Eagles’ historic season comes to an end
MCMURRAY, Pa. – The 1-2 punch of Jake DiMichele and Dante Spadafora were as advertised for Our Lady of the Sacred Heart.
DiMichele scored 28 and Spadafora 24 to lead the Chargers (25-1) to 79-31 win over Youngsville in the first round of the PIAA Class 2A basketball championships on Saturday at Peters Township High School.
The loss ended the most successful season this century for the Eagles, who finish with a record of 19-8.
“We said from day one that we were going to make the most out of every opportunity on and off the court and see where that would take us,” said Youngsville coach Jesse DeLoof. “When the dust settled it took us to 19 wins and a state playoff appearance. I’m proud of that. I’m grateful I was a part of that.”
The Chargers came out firing early and often, with DiMichele and Spadafora nailing some deep 3’s and building a 25-6 lead after the first quarter.
Youngsville found it’s offensive footing in the second quarter. Gage Hendrickson, playing his final game in a stellar high school career for the Eagles, hit a pair of 3’s in the second quarter, and Ethan Kesterholt also connected on one. Kesterholt’s aggressive play also earned him multiple trips to the free-throw line.
Unfortunately, the Chargers showed no signs of slowing down on the offensive end and finished the first half with 52 points.

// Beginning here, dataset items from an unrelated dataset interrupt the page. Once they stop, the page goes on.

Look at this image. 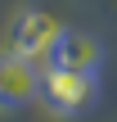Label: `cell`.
I'll list each match as a JSON object with an SVG mask.
<instances>
[{"label":"cell","instance_id":"6da1fadb","mask_svg":"<svg viewBox=\"0 0 117 122\" xmlns=\"http://www.w3.org/2000/svg\"><path fill=\"white\" fill-rule=\"evenodd\" d=\"M36 100H41L50 113H59V118H77V113H86V109L99 100V77L50 63V68H41V95H36Z\"/></svg>","mask_w":117,"mask_h":122},{"label":"cell","instance_id":"7a4b0ae2","mask_svg":"<svg viewBox=\"0 0 117 122\" xmlns=\"http://www.w3.org/2000/svg\"><path fill=\"white\" fill-rule=\"evenodd\" d=\"M59 36H63V23L45 9H23L14 18V36H9V50L23 54L27 63L36 68H50L54 63V50H59Z\"/></svg>","mask_w":117,"mask_h":122},{"label":"cell","instance_id":"3957f363","mask_svg":"<svg viewBox=\"0 0 117 122\" xmlns=\"http://www.w3.org/2000/svg\"><path fill=\"white\" fill-rule=\"evenodd\" d=\"M36 95H41V68L27 63L23 54L5 50L0 54V109H23Z\"/></svg>","mask_w":117,"mask_h":122},{"label":"cell","instance_id":"277c9868","mask_svg":"<svg viewBox=\"0 0 117 122\" xmlns=\"http://www.w3.org/2000/svg\"><path fill=\"white\" fill-rule=\"evenodd\" d=\"M54 63H59V68H77V72H99L104 45H99V36L81 32V27H63L59 50H54Z\"/></svg>","mask_w":117,"mask_h":122}]
</instances>
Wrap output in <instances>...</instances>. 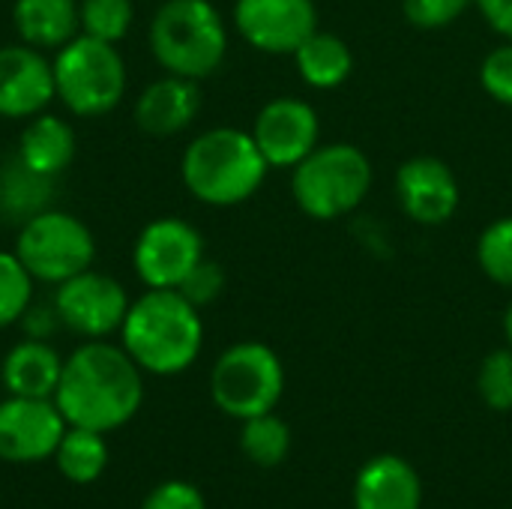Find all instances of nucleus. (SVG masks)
<instances>
[{"instance_id":"23","label":"nucleus","mask_w":512,"mask_h":509,"mask_svg":"<svg viewBox=\"0 0 512 509\" xmlns=\"http://www.w3.org/2000/svg\"><path fill=\"white\" fill-rule=\"evenodd\" d=\"M54 462H57V471L69 483H75V486L96 483L108 465L105 435L93 432V429H81V426H66V432L54 450Z\"/></svg>"},{"instance_id":"20","label":"nucleus","mask_w":512,"mask_h":509,"mask_svg":"<svg viewBox=\"0 0 512 509\" xmlns=\"http://www.w3.org/2000/svg\"><path fill=\"white\" fill-rule=\"evenodd\" d=\"M297 75L312 90H336L354 72V51L351 45L330 30H315L303 39V45L291 54Z\"/></svg>"},{"instance_id":"34","label":"nucleus","mask_w":512,"mask_h":509,"mask_svg":"<svg viewBox=\"0 0 512 509\" xmlns=\"http://www.w3.org/2000/svg\"><path fill=\"white\" fill-rule=\"evenodd\" d=\"M21 324L27 330V339H45L48 333H54V327L60 324V318H57V309L54 306L45 309V306H33L30 303V309L21 315Z\"/></svg>"},{"instance_id":"33","label":"nucleus","mask_w":512,"mask_h":509,"mask_svg":"<svg viewBox=\"0 0 512 509\" xmlns=\"http://www.w3.org/2000/svg\"><path fill=\"white\" fill-rule=\"evenodd\" d=\"M474 6L498 36L512 42V0H474Z\"/></svg>"},{"instance_id":"4","label":"nucleus","mask_w":512,"mask_h":509,"mask_svg":"<svg viewBox=\"0 0 512 509\" xmlns=\"http://www.w3.org/2000/svg\"><path fill=\"white\" fill-rule=\"evenodd\" d=\"M150 51L168 75L204 81L228 54V27L210 0H165L150 21Z\"/></svg>"},{"instance_id":"5","label":"nucleus","mask_w":512,"mask_h":509,"mask_svg":"<svg viewBox=\"0 0 512 509\" xmlns=\"http://www.w3.org/2000/svg\"><path fill=\"white\" fill-rule=\"evenodd\" d=\"M375 168L363 147L348 141L318 144L291 168L294 204L315 222H336L354 213L372 192Z\"/></svg>"},{"instance_id":"9","label":"nucleus","mask_w":512,"mask_h":509,"mask_svg":"<svg viewBox=\"0 0 512 509\" xmlns=\"http://www.w3.org/2000/svg\"><path fill=\"white\" fill-rule=\"evenodd\" d=\"M204 258V237L195 225L177 216L153 219L141 228L132 267L147 288H180V282Z\"/></svg>"},{"instance_id":"18","label":"nucleus","mask_w":512,"mask_h":509,"mask_svg":"<svg viewBox=\"0 0 512 509\" xmlns=\"http://www.w3.org/2000/svg\"><path fill=\"white\" fill-rule=\"evenodd\" d=\"M60 375H63V360L45 339L18 342L3 357L0 366V381L6 393L27 396V399H54Z\"/></svg>"},{"instance_id":"8","label":"nucleus","mask_w":512,"mask_h":509,"mask_svg":"<svg viewBox=\"0 0 512 509\" xmlns=\"http://www.w3.org/2000/svg\"><path fill=\"white\" fill-rule=\"evenodd\" d=\"M15 255L33 279L60 285L93 267L96 240L78 216L48 207L21 222Z\"/></svg>"},{"instance_id":"27","label":"nucleus","mask_w":512,"mask_h":509,"mask_svg":"<svg viewBox=\"0 0 512 509\" xmlns=\"http://www.w3.org/2000/svg\"><path fill=\"white\" fill-rule=\"evenodd\" d=\"M33 276L15 252H0V327L18 324L33 303Z\"/></svg>"},{"instance_id":"31","label":"nucleus","mask_w":512,"mask_h":509,"mask_svg":"<svg viewBox=\"0 0 512 509\" xmlns=\"http://www.w3.org/2000/svg\"><path fill=\"white\" fill-rule=\"evenodd\" d=\"M192 306H198V309H204V306H210V303H216L219 300V294L225 291V273H222V267L213 261V258H201L198 264H195V270L180 282V288H177Z\"/></svg>"},{"instance_id":"10","label":"nucleus","mask_w":512,"mask_h":509,"mask_svg":"<svg viewBox=\"0 0 512 509\" xmlns=\"http://www.w3.org/2000/svg\"><path fill=\"white\" fill-rule=\"evenodd\" d=\"M54 309L60 324H66L72 333L87 339H108L111 333H120L129 312V297L117 279L90 267L57 285Z\"/></svg>"},{"instance_id":"19","label":"nucleus","mask_w":512,"mask_h":509,"mask_svg":"<svg viewBox=\"0 0 512 509\" xmlns=\"http://www.w3.org/2000/svg\"><path fill=\"white\" fill-rule=\"evenodd\" d=\"M12 24L24 45L57 51L81 33L78 0H15Z\"/></svg>"},{"instance_id":"21","label":"nucleus","mask_w":512,"mask_h":509,"mask_svg":"<svg viewBox=\"0 0 512 509\" xmlns=\"http://www.w3.org/2000/svg\"><path fill=\"white\" fill-rule=\"evenodd\" d=\"M15 156L27 168L39 171L45 177H57L75 159V132L63 117L42 111V114L30 117V123L24 126Z\"/></svg>"},{"instance_id":"30","label":"nucleus","mask_w":512,"mask_h":509,"mask_svg":"<svg viewBox=\"0 0 512 509\" xmlns=\"http://www.w3.org/2000/svg\"><path fill=\"white\" fill-rule=\"evenodd\" d=\"M480 87L498 105L512 108V42L492 48L480 63Z\"/></svg>"},{"instance_id":"2","label":"nucleus","mask_w":512,"mask_h":509,"mask_svg":"<svg viewBox=\"0 0 512 509\" xmlns=\"http://www.w3.org/2000/svg\"><path fill=\"white\" fill-rule=\"evenodd\" d=\"M201 309L192 306L174 288H147L120 327L126 354L150 375H180L186 372L204 345Z\"/></svg>"},{"instance_id":"35","label":"nucleus","mask_w":512,"mask_h":509,"mask_svg":"<svg viewBox=\"0 0 512 509\" xmlns=\"http://www.w3.org/2000/svg\"><path fill=\"white\" fill-rule=\"evenodd\" d=\"M504 336H507V345L512 348V300L510 306H507V312H504Z\"/></svg>"},{"instance_id":"32","label":"nucleus","mask_w":512,"mask_h":509,"mask_svg":"<svg viewBox=\"0 0 512 509\" xmlns=\"http://www.w3.org/2000/svg\"><path fill=\"white\" fill-rule=\"evenodd\" d=\"M141 509H207V501L192 483L168 480L144 498Z\"/></svg>"},{"instance_id":"11","label":"nucleus","mask_w":512,"mask_h":509,"mask_svg":"<svg viewBox=\"0 0 512 509\" xmlns=\"http://www.w3.org/2000/svg\"><path fill=\"white\" fill-rule=\"evenodd\" d=\"M234 27L255 51L282 57L294 54L321 21L315 0H237Z\"/></svg>"},{"instance_id":"6","label":"nucleus","mask_w":512,"mask_h":509,"mask_svg":"<svg viewBox=\"0 0 512 509\" xmlns=\"http://www.w3.org/2000/svg\"><path fill=\"white\" fill-rule=\"evenodd\" d=\"M54 93L78 117H102L126 93V63L114 42L78 33L54 51Z\"/></svg>"},{"instance_id":"3","label":"nucleus","mask_w":512,"mask_h":509,"mask_svg":"<svg viewBox=\"0 0 512 509\" xmlns=\"http://www.w3.org/2000/svg\"><path fill=\"white\" fill-rule=\"evenodd\" d=\"M267 159L252 132L216 126L189 141L180 159V177L189 195L207 207H237L267 180Z\"/></svg>"},{"instance_id":"25","label":"nucleus","mask_w":512,"mask_h":509,"mask_svg":"<svg viewBox=\"0 0 512 509\" xmlns=\"http://www.w3.org/2000/svg\"><path fill=\"white\" fill-rule=\"evenodd\" d=\"M477 267L489 282L512 291V216H498L480 231Z\"/></svg>"},{"instance_id":"14","label":"nucleus","mask_w":512,"mask_h":509,"mask_svg":"<svg viewBox=\"0 0 512 509\" xmlns=\"http://www.w3.org/2000/svg\"><path fill=\"white\" fill-rule=\"evenodd\" d=\"M396 201L402 213L423 225H447L462 204V186L456 171L438 156H411L396 171Z\"/></svg>"},{"instance_id":"24","label":"nucleus","mask_w":512,"mask_h":509,"mask_svg":"<svg viewBox=\"0 0 512 509\" xmlns=\"http://www.w3.org/2000/svg\"><path fill=\"white\" fill-rule=\"evenodd\" d=\"M240 450L258 468H276L288 459L291 429L273 411L249 417V420H243V429H240Z\"/></svg>"},{"instance_id":"22","label":"nucleus","mask_w":512,"mask_h":509,"mask_svg":"<svg viewBox=\"0 0 512 509\" xmlns=\"http://www.w3.org/2000/svg\"><path fill=\"white\" fill-rule=\"evenodd\" d=\"M54 198V177L27 168L18 156L0 168V213L12 222H27L48 210Z\"/></svg>"},{"instance_id":"12","label":"nucleus","mask_w":512,"mask_h":509,"mask_svg":"<svg viewBox=\"0 0 512 509\" xmlns=\"http://www.w3.org/2000/svg\"><path fill=\"white\" fill-rule=\"evenodd\" d=\"M249 132L270 168H294L321 144V117L306 99L279 96L255 114Z\"/></svg>"},{"instance_id":"16","label":"nucleus","mask_w":512,"mask_h":509,"mask_svg":"<svg viewBox=\"0 0 512 509\" xmlns=\"http://www.w3.org/2000/svg\"><path fill=\"white\" fill-rule=\"evenodd\" d=\"M201 111V90L198 81L180 75H162L144 87L135 102V123L141 132L168 138L195 123Z\"/></svg>"},{"instance_id":"26","label":"nucleus","mask_w":512,"mask_h":509,"mask_svg":"<svg viewBox=\"0 0 512 509\" xmlns=\"http://www.w3.org/2000/svg\"><path fill=\"white\" fill-rule=\"evenodd\" d=\"M78 18H81V33L117 45L135 21V3L132 0H81Z\"/></svg>"},{"instance_id":"29","label":"nucleus","mask_w":512,"mask_h":509,"mask_svg":"<svg viewBox=\"0 0 512 509\" xmlns=\"http://www.w3.org/2000/svg\"><path fill=\"white\" fill-rule=\"evenodd\" d=\"M471 6L474 0H402V12L408 24L426 33L456 24Z\"/></svg>"},{"instance_id":"15","label":"nucleus","mask_w":512,"mask_h":509,"mask_svg":"<svg viewBox=\"0 0 512 509\" xmlns=\"http://www.w3.org/2000/svg\"><path fill=\"white\" fill-rule=\"evenodd\" d=\"M54 66L33 45L0 48V117L30 120L54 99Z\"/></svg>"},{"instance_id":"1","label":"nucleus","mask_w":512,"mask_h":509,"mask_svg":"<svg viewBox=\"0 0 512 509\" xmlns=\"http://www.w3.org/2000/svg\"><path fill=\"white\" fill-rule=\"evenodd\" d=\"M54 402L69 426L114 432L126 426L144 402L141 366L126 348L105 339H90L63 360V375Z\"/></svg>"},{"instance_id":"17","label":"nucleus","mask_w":512,"mask_h":509,"mask_svg":"<svg viewBox=\"0 0 512 509\" xmlns=\"http://www.w3.org/2000/svg\"><path fill=\"white\" fill-rule=\"evenodd\" d=\"M423 483L402 456H375L354 480V509H420Z\"/></svg>"},{"instance_id":"7","label":"nucleus","mask_w":512,"mask_h":509,"mask_svg":"<svg viewBox=\"0 0 512 509\" xmlns=\"http://www.w3.org/2000/svg\"><path fill=\"white\" fill-rule=\"evenodd\" d=\"M285 393V366L264 342H237L219 354L210 372V396L216 408L234 420L267 414Z\"/></svg>"},{"instance_id":"28","label":"nucleus","mask_w":512,"mask_h":509,"mask_svg":"<svg viewBox=\"0 0 512 509\" xmlns=\"http://www.w3.org/2000/svg\"><path fill=\"white\" fill-rule=\"evenodd\" d=\"M477 393L486 408L512 411V348H498L483 357L477 372Z\"/></svg>"},{"instance_id":"13","label":"nucleus","mask_w":512,"mask_h":509,"mask_svg":"<svg viewBox=\"0 0 512 509\" xmlns=\"http://www.w3.org/2000/svg\"><path fill=\"white\" fill-rule=\"evenodd\" d=\"M66 426L54 399L9 396L0 402V459L15 465L54 459Z\"/></svg>"}]
</instances>
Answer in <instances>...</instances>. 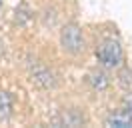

Hendrickson had five points in the second half and finished with a team-high 13 for the game, while Kesterholt had 8, and Joe Mack 6.
Hendrickson and Owen Procter graduate, but this is a team that will return plenty of firepower next season, led by Mack, Kesterholt, Brady Olewine, Austin Peterson, Timber Bower and Dominic Dell.
OLSH advances to play Portage, which rallied past Cambridge Springs, 67-63, in the Sweet 16.
“The boys put in the work and reaped the rewards,” DeLoof said. “I’ll look back on the season 20 years from now with a smile on my face. The community support was so impressive this season.
“This should be the standard for Youngsville basketball going forward, not something that happens every 20-30 years.”